Leon condujo a los Caballeros de la Muerte a la cámara subterránea donde estaba la Reina.
La Reina Beatriz había sido sellada para evitar que la Corrupción avanzara lo más posible, pero incluso eso había fallado.
Leon contempló a la reina dormida, respirando agitadamente.
«Fle, ¿cómo está?».
Ante sus palabras, apareció una divinidad, era la diosa de los sueños y la muerte con cabellos de color púrpura y violeta.
[Es un talento natural, uno que esos sucios malignos codician, y uno que podría haber producido un señor demonio verdaderamente aterrador]
Se ha dicho que ella puede influir en una nación sólo con su apariencia y comportamiento.

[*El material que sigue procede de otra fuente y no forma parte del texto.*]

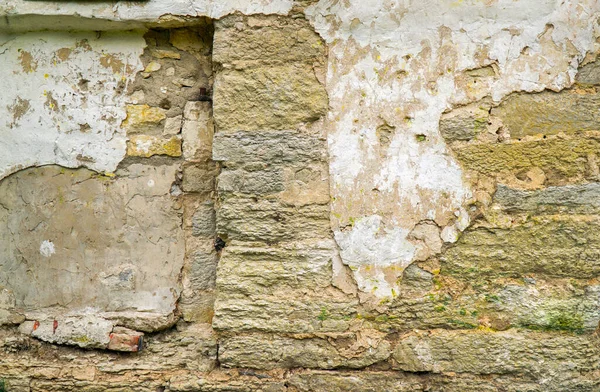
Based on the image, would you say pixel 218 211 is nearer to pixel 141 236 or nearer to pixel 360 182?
pixel 141 236

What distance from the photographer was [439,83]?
2.32 metres

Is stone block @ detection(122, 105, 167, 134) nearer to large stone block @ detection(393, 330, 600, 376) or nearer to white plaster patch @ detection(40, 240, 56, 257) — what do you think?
white plaster patch @ detection(40, 240, 56, 257)

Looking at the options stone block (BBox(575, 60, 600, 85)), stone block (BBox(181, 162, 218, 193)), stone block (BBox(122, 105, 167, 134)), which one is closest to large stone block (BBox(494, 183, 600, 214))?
stone block (BBox(575, 60, 600, 85))

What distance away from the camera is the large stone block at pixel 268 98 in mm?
2369

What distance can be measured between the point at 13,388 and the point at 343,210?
1740 millimetres

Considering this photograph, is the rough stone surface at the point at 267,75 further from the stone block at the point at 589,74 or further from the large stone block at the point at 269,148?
the stone block at the point at 589,74

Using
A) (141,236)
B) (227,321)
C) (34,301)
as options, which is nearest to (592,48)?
(227,321)

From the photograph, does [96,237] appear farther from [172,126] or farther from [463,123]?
[463,123]

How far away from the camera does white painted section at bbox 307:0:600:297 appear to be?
227cm

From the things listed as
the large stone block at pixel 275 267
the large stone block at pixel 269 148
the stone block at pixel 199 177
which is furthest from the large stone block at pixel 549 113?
the stone block at pixel 199 177

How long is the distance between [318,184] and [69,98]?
1.25 m

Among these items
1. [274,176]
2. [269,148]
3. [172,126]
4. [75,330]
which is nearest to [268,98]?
[269,148]

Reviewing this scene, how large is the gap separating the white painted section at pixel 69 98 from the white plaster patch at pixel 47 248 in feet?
1.23

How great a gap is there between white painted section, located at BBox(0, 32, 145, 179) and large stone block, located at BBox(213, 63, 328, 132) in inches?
19.8
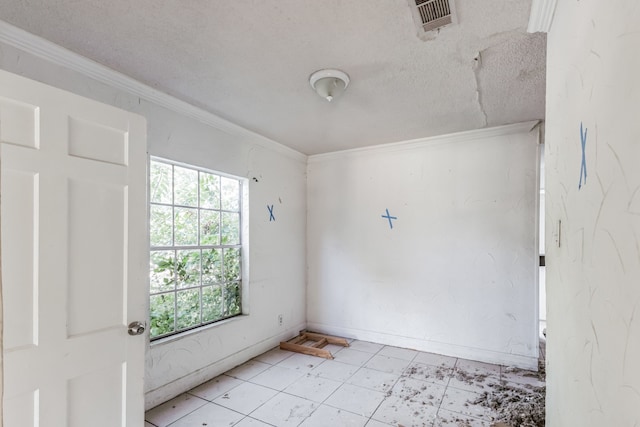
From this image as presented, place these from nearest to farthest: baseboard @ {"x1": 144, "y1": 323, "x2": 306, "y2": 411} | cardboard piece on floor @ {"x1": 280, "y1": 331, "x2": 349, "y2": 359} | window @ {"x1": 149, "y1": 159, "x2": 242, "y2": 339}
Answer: baseboard @ {"x1": 144, "y1": 323, "x2": 306, "y2": 411}
window @ {"x1": 149, "y1": 159, "x2": 242, "y2": 339}
cardboard piece on floor @ {"x1": 280, "y1": 331, "x2": 349, "y2": 359}

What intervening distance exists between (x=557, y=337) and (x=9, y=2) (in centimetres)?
290

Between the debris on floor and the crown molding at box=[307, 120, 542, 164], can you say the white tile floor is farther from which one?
the crown molding at box=[307, 120, 542, 164]

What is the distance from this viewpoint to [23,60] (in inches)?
71.7

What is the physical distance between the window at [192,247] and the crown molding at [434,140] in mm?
1411

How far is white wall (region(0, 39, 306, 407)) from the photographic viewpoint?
223cm

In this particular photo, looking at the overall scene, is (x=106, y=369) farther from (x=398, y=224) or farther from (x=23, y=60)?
(x=398, y=224)

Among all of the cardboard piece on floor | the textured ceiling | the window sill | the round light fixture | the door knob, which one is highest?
the textured ceiling

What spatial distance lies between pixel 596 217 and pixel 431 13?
1.27 m

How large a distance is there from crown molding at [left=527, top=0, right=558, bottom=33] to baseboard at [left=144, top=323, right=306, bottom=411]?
11.0ft

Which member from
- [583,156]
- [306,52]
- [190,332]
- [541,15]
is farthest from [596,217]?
[190,332]

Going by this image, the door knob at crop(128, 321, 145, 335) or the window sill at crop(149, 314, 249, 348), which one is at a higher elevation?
the door knob at crop(128, 321, 145, 335)

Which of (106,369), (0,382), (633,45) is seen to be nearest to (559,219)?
(633,45)

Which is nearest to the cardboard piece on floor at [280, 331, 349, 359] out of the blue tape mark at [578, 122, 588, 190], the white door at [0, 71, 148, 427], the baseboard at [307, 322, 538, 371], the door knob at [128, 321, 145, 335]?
the baseboard at [307, 322, 538, 371]

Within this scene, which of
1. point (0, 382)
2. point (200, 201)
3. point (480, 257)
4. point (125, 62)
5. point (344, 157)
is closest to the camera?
point (0, 382)
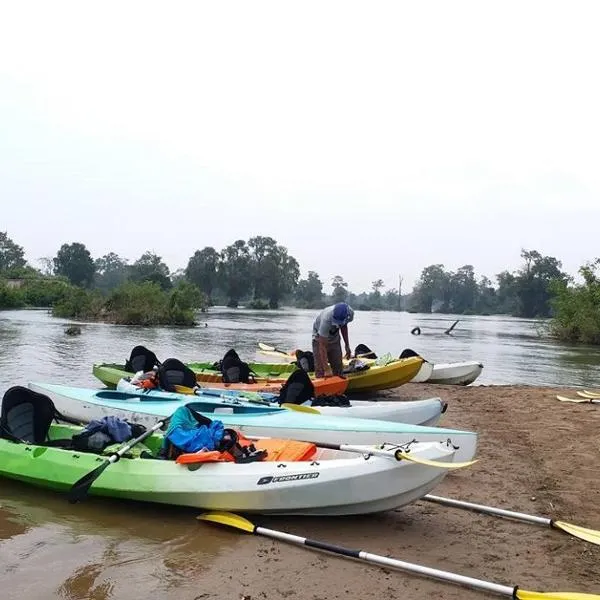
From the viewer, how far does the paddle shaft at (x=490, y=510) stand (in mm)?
5250

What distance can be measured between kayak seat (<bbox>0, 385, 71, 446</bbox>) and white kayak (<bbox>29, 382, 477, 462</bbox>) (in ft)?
4.77

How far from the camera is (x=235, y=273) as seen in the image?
8575 cm

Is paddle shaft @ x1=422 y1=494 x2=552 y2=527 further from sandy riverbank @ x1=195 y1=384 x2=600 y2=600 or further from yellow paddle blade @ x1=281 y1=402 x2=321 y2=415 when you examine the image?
yellow paddle blade @ x1=281 y1=402 x2=321 y2=415

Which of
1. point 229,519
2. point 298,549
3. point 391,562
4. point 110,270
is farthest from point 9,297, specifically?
point 110,270

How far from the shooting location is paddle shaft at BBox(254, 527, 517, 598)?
405 centimetres

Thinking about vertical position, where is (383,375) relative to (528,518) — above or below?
above

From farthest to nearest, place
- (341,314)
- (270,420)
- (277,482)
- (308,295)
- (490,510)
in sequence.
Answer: (308,295) → (341,314) → (270,420) → (490,510) → (277,482)

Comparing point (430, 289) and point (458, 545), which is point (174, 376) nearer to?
point (458, 545)

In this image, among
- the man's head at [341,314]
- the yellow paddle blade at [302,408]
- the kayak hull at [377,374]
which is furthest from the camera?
the kayak hull at [377,374]

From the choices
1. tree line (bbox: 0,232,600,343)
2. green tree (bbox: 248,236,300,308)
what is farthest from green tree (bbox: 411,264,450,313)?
green tree (bbox: 248,236,300,308)

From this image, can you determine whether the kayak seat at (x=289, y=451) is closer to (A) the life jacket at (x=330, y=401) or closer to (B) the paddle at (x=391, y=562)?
(B) the paddle at (x=391, y=562)

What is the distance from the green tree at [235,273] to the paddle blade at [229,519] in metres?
80.6

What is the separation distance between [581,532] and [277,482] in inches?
91.8

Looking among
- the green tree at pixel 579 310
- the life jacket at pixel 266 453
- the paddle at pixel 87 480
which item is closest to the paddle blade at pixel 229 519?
the life jacket at pixel 266 453
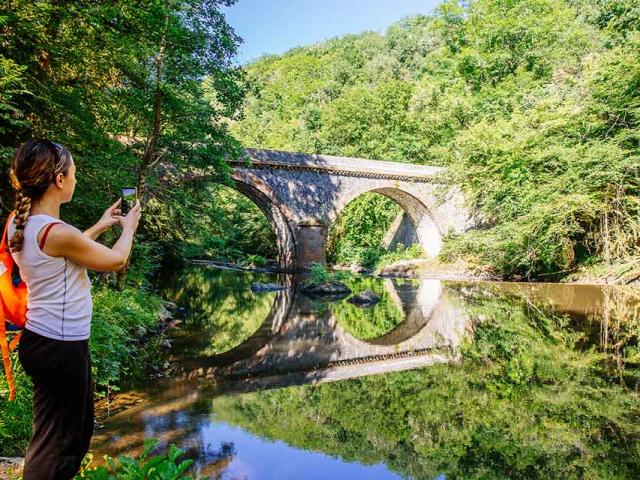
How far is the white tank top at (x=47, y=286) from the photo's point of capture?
5.07 ft

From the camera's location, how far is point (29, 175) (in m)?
1.57

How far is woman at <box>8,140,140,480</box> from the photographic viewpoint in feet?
5.05

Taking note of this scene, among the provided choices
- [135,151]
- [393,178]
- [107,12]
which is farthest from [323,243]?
[107,12]

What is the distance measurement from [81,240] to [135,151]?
7.63m

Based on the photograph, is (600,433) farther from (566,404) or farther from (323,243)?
(323,243)

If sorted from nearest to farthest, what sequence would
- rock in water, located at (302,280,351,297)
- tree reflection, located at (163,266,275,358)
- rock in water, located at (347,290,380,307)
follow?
tree reflection, located at (163,266,275,358)
rock in water, located at (347,290,380,307)
rock in water, located at (302,280,351,297)

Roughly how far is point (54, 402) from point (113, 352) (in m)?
3.83

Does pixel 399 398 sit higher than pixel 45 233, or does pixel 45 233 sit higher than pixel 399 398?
pixel 45 233

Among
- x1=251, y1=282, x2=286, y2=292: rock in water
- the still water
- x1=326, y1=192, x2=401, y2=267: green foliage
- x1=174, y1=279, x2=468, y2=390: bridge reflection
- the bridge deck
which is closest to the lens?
the still water

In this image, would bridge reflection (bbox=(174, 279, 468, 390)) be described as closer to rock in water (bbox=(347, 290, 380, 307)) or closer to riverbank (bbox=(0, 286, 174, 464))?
riverbank (bbox=(0, 286, 174, 464))

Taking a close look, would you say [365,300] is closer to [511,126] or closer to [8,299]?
[511,126]

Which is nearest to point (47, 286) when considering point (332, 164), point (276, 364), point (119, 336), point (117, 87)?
point (119, 336)

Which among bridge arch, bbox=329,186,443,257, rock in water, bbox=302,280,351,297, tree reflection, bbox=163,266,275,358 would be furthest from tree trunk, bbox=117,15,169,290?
bridge arch, bbox=329,186,443,257

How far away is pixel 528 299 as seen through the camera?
11156 mm
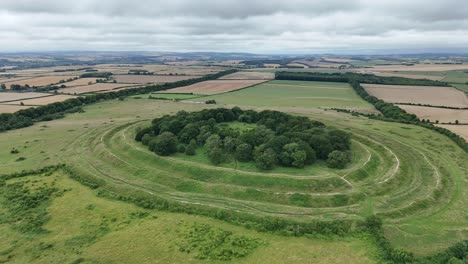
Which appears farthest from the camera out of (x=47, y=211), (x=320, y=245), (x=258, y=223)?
(x=47, y=211)

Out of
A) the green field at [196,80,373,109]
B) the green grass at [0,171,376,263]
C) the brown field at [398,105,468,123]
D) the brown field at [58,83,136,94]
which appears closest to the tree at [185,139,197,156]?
the green grass at [0,171,376,263]

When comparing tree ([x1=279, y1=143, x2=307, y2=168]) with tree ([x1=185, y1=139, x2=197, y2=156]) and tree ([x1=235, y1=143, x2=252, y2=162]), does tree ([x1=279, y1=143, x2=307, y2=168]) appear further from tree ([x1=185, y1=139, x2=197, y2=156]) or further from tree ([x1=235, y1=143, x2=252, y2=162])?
tree ([x1=185, y1=139, x2=197, y2=156])

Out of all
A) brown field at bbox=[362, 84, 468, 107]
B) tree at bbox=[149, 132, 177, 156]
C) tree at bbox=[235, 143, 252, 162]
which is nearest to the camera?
tree at bbox=[235, 143, 252, 162]

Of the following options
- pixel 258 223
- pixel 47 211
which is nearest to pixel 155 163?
pixel 47 211

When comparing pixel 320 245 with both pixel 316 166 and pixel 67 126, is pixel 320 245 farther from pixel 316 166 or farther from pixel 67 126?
pixel 67 126

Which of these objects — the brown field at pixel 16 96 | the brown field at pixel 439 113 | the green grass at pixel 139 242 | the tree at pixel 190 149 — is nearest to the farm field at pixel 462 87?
the brown field at pixel 439 113

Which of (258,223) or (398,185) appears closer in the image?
(258,223)

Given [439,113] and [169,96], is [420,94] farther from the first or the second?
[169,96]
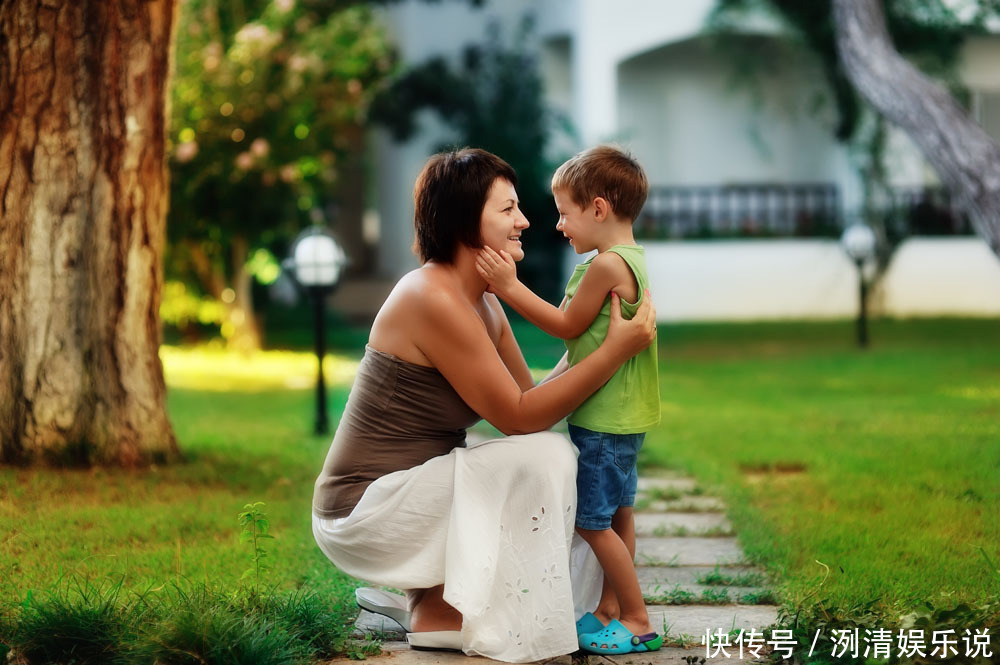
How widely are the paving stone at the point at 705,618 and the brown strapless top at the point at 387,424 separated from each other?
84 centimetres

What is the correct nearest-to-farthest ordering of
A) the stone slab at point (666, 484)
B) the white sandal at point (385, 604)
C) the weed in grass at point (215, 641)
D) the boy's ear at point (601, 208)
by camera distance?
the weed in grass at point (215, 641) → the boy's ear at point (601, 208) → the white sandal at point (385, 604) → the stone slab at point (666, 484)

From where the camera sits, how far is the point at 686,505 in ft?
17.7

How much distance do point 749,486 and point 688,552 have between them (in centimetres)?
131

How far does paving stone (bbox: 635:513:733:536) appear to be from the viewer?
15.9 ft

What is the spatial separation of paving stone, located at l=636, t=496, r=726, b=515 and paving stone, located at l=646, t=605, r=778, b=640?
1.56 m

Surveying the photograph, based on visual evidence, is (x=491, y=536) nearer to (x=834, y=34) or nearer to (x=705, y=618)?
(x=705, y=618)

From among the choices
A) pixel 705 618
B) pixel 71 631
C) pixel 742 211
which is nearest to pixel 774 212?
pixel 742 211

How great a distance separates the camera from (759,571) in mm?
4141

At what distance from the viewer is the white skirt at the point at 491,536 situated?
317 centimetres

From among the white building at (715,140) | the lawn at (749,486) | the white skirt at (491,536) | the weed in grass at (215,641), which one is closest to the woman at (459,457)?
the white skirt at (491,536)

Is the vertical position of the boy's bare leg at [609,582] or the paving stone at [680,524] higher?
the boy's bare leg at [609,582]

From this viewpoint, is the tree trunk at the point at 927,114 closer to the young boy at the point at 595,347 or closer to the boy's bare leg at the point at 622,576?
the young boy at the point at 595,347

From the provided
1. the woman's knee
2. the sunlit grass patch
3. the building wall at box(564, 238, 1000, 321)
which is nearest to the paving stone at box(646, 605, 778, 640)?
the woman's knee

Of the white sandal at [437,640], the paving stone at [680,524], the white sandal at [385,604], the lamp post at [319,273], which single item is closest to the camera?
the white sandal at [437,640]
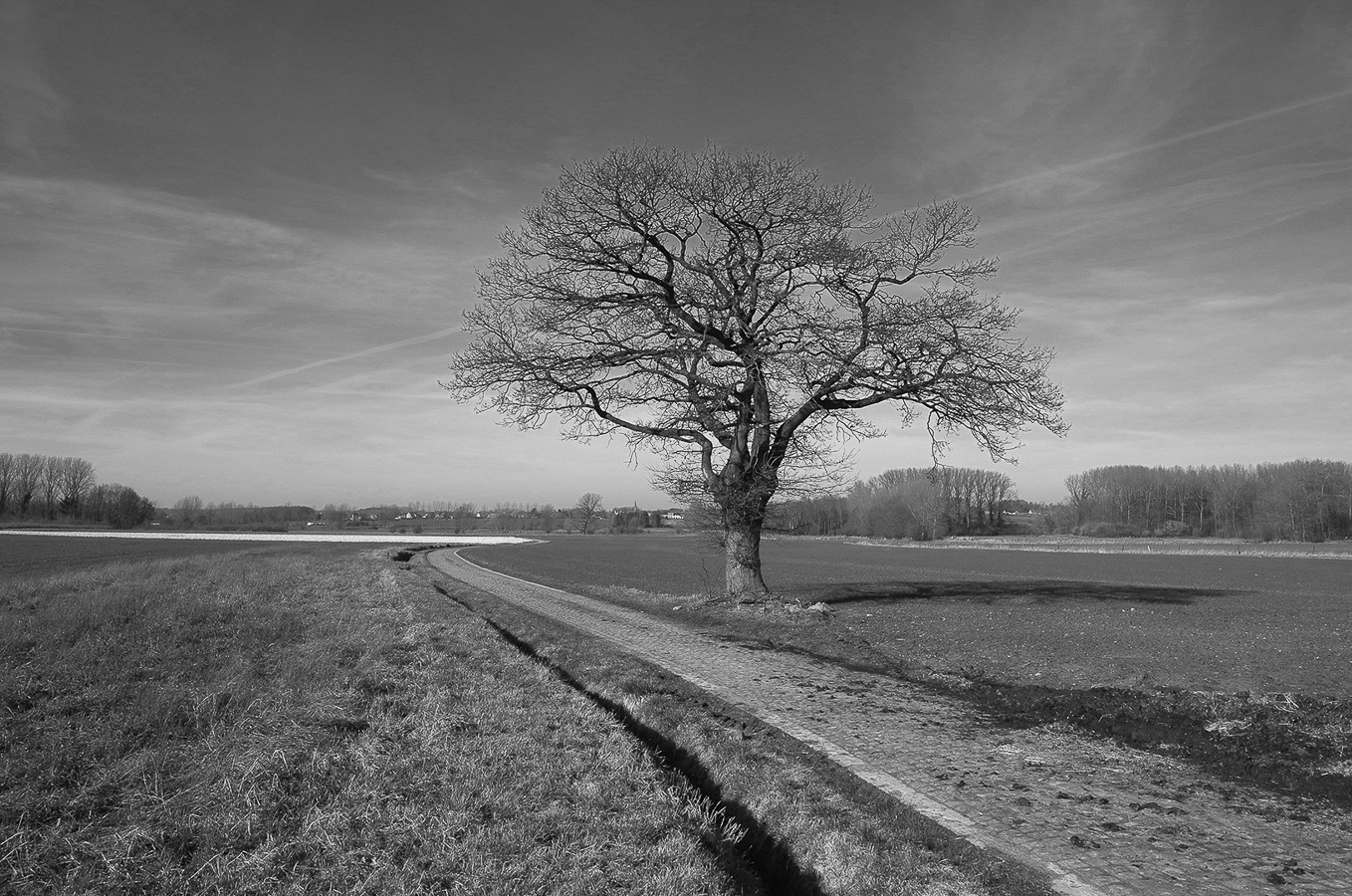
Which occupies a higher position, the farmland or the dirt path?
the dirt path

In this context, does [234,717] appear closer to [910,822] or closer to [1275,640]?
[910,822]

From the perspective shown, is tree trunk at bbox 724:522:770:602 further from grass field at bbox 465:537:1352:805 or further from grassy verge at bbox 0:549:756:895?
grassy verge at bbox 0:549:756:895

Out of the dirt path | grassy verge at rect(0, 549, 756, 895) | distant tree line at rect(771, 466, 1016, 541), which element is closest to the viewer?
grassy verge at rect(0, 549, 756, 895)

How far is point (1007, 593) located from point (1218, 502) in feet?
405

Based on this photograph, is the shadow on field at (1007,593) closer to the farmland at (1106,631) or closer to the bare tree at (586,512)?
the farmland at (1106,631)

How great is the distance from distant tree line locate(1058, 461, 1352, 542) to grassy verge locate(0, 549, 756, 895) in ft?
383

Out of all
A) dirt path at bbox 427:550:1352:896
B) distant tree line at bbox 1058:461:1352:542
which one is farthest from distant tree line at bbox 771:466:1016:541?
dirt path at bbox 427:550:1352:896

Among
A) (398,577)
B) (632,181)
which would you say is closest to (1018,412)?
(632,181)

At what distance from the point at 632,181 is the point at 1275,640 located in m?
16.0

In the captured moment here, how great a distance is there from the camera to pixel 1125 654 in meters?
13.2

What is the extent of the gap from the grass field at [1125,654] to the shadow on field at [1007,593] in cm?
9

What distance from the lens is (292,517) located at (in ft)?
571

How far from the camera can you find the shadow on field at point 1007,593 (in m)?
23.1

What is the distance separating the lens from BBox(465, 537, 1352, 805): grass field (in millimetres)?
7922
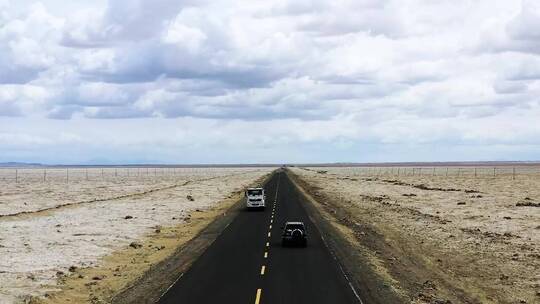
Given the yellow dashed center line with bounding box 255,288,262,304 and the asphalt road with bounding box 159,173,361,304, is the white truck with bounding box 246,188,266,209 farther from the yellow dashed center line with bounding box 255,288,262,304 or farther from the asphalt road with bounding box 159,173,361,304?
the yellow dashed center line with bounding box 255,288,262,304

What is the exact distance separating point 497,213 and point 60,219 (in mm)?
43245

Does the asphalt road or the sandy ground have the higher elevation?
the asphalt road

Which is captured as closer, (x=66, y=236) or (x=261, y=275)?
(x=261, y=275)

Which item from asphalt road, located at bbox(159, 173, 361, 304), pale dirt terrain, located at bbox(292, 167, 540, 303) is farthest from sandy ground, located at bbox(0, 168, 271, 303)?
pale dirt terrain, located at bbox(292, 167, 540, 303)

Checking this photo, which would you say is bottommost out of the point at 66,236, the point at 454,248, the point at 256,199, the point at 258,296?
the point at 66,236

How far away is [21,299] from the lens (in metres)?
23.7

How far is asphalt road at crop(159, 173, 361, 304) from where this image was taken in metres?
23.1

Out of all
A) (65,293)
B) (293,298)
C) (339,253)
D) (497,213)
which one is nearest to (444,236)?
(339,253)

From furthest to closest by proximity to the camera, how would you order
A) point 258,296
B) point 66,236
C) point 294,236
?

[La esencia de la corrupción ha sido plantada, y el mal ha sido amplificado. La corrupción es ya más de la mitad completa]
«Pero ella no estaba corrompida; tenía el vicio de la lujuria, y deseaba la muerte de los caballeros».
No porque odiara a los caballeros que la encarcelaron, sino para salvar sus almas. Para protegerse mutuamente, tanto la reina como los caballeros hicieron lo que menos querían.
¿Qué rey o caballero no se conmovería ante esta lealtad?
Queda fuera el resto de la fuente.